BRIEF A: Print, without changes, the stretch of the passage on model tuning from "For the XGBoost algorithm, we" through "27 January 2023).".

For the kNN algorithm, we used 4-fold cross-validation within the training dataset, and a grid search over the hyperparameters as reported by Davies et al. [
15], i.e., over the number k of nearest neighbors considered (1,3,5,8, or 10), the distance metric (Euclidean or Manhattan distance), and the weighting of neighbors (uniform or distance-based weighting). Similarly, as for the XGBoost algorithm, and in contrast to the methods reported by Davies et al. [
15], we only included nutrient information and no category or ingredient information, as we did not expect these to be available at prediction time in an environment where the user had to input all necessary information for the prediction.
For the XGBoost algorithm, we also used 4-fold cross-validation within the training dataset, and performed a grid search over the hyperparameter space for maximum tree depth (10, 20, or 30), learning rate (0.005, 0.1, or 0.01), minimum child weight (3, 5, or 8), the subsample ratio of columns when constructing each tree (0.5, 0.75, or 0.9), the subsample ratio of the training data (0.25, 0.5 or 0.75), and the number of trees (1000, 2000, or 3000) to determine the optimal set of hyperparameters (detailed documentation on parameters for XGBoost is available at
https://xgboost.readthedocs.io/en/stable/parameter.html, accessed on 27 January 2023).
While predictions of the kNN algorithm can easily be derived from averaging values of similar foods, the XGBoost algorithm relies on combining the output of thousands of individual trees, making the reasons for a specific prediction harder to visualize. To nevertheless achieve explainability and help develop an intuitive understanding of the nutrient relationships detected by the final model, we used SHAP (SHapley Additive exPlanations) values, a game-theoretic approach to evaluate the importance of each feature and its relationship to other features in the XGBoost model [
18].

RECORDS SUPPLIED:

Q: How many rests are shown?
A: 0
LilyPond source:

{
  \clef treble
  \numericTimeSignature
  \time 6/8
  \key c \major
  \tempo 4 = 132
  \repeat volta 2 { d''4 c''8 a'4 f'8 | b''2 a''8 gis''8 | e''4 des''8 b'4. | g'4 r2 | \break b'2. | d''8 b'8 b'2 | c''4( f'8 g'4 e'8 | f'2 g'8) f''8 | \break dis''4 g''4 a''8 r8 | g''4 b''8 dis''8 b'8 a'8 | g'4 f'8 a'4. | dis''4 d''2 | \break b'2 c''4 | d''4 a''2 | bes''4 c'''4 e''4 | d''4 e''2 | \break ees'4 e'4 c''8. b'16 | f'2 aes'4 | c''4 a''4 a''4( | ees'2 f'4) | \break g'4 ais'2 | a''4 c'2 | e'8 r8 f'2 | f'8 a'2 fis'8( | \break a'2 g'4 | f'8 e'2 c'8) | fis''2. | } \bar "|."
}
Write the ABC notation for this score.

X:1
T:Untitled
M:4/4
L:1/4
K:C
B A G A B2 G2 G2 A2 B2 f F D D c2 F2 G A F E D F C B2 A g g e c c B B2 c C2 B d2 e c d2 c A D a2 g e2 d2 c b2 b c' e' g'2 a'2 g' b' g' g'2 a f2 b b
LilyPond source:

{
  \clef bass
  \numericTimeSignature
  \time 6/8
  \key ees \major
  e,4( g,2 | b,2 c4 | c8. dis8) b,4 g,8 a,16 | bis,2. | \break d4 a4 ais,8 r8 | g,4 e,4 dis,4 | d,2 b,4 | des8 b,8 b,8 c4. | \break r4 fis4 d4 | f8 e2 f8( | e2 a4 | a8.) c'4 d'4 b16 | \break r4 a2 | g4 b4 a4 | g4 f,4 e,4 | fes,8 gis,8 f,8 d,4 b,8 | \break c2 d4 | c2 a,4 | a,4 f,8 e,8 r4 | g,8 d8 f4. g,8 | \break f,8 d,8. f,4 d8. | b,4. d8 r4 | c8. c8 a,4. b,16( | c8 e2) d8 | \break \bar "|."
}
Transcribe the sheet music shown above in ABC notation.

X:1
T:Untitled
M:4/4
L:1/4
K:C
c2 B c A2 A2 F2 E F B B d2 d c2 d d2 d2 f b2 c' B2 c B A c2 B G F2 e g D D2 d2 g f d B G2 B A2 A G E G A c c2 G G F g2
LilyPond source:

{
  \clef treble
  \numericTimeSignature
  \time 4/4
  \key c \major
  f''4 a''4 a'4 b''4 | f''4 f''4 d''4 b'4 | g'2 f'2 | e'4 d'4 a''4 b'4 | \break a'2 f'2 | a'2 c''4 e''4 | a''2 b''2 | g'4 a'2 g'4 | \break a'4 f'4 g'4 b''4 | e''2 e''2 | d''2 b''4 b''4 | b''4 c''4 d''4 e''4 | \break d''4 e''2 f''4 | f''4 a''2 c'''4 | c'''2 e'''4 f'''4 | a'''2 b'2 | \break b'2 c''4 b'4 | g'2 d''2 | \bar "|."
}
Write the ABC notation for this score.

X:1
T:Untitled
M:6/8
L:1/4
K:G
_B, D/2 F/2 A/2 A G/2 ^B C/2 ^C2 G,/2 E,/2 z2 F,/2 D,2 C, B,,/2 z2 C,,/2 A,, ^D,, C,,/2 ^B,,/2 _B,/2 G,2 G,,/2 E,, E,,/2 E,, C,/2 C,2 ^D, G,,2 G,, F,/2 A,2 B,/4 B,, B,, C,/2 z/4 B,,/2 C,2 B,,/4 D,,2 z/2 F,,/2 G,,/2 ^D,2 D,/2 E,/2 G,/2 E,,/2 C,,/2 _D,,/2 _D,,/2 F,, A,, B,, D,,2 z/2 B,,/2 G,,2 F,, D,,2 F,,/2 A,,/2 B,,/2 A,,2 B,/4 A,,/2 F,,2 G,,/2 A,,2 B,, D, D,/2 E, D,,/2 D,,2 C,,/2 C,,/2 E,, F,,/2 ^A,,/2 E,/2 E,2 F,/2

BRIEF B: Count the lines in the records that contain the string "shown" and state only that number.

CORRECT RESULT A:
For the XGBoost algorithm, we also used 4-fold cross-validation within the training dataset, and performed a grid search over the hyperparameter space for maximum tree depth (10, 20, or 30), learning rate (0.005, 0.1, or 0.01), minimum child weight (3, 5, or 8), the subsample ratio of columns when constructing each tree (0.5, 0.75, or 0.9), the subsample ratio of the training data (0.25, 0.5 or 0.75), and the number of trees (1000, 2000, or 3000) to determine the optimal set of hyperparameters (detailed documentation on parameters for XGBoost is available at
https://xgboost.readthedocs.io/en/stable/parameter.html, accessed on 27 January 2023).

CORRECT RESULT B: 2